Als de arbeidsmigratie van Roemenen en Bulgaren naar ons land niet beter wordt begeleid, staat Nederland een nieuw multicultureel drama te wachten. Overheid én bedrijven moeten meer investeren in integratie van de buitenlandse werknemers.
Met die waarschuwing komt de Wetenschappelijke Raad voor het Regeringsbeleid (WRR) dinsdag.
Betere begeleiding
Hoewel de arbeidsmigratie vanuit Roemenië en Bulgarije sinds het wegvallen van de visumplicht op 1 januari nog niet op gang lijkt te zijn gekomen, komt het wetenschappelijk bureau met een stevige boodschap aan overheid en werkgevers.

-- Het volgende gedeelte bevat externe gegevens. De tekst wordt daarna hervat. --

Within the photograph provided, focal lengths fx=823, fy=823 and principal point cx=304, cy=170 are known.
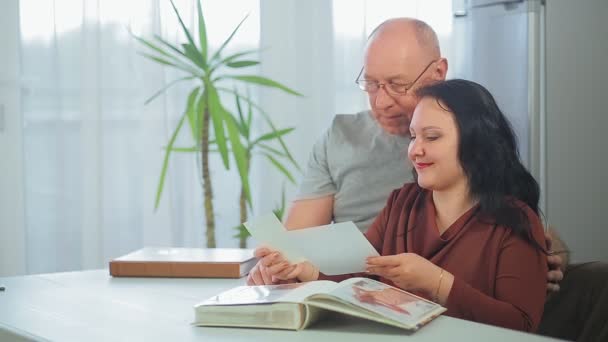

Als ze de komende arbeidsmigratie niet beter gaan begeleiden, staat ons een nieuwe ‘tragiek’ te wachten die we kennen van de gastarbeidersgeschiedenis uit de jaren zestig en zeventig toen veel laagopgeleide Turken en Marokkanen zich in Nederland vestigden.
Onderkant arbeidsmarkt
Volgens de Wetenschappelijke Raad, die wetenschappelijke informatie verschaft ten behoeve van het regeringsbeleid op lange termijn, zijn er veel zorgen over de onderkant van de arbeidsmarkt.
De Roemenen en Bulgaren die in Nederland aan de slag gaan, zijn doorgaans lager opgeleid dan hun landgenoten die thuisblijven.
Uitbuiting
Omdat uitbuiting vooral aan de onderkant van de arbeidsmarkt voorkomt, vindt de WRR dat zaken als tijdelijke contracten, uitzendwerk en zzp-constructies beter tegen het licht moeten worden gehouden. Volgens de Raad doet de overheid weinig voor sociaaleconomische integratie van werknemers, zoals wel in migratielanden als Canada, Australië en Denemarken gebeurt.
Daar helpt de overheid bij taalonderwijs en vaak ook bij arbeidsmarktbegeleiding.
Migrantenstroom
Naar schatting zijn er op dit moment 340.000 werknemers uit de Oost-Europese regio in Nederland actief. Steden als Rotterdam en Den Haag zijn bang dat sinds 1 januari de migratiestroom weer een impuls zal krijgen omdat de restricties zijn weggenomen.
Voor zover bekend is die migrantenstroom nog niet op gang gekomen. Volgens Roemenië hoeft Nederland zich geen zorgen te maken omdat Roemenen landen als Italië en Spanje laten prevaleren boven Nederland vanwege culturele gelijkenissen.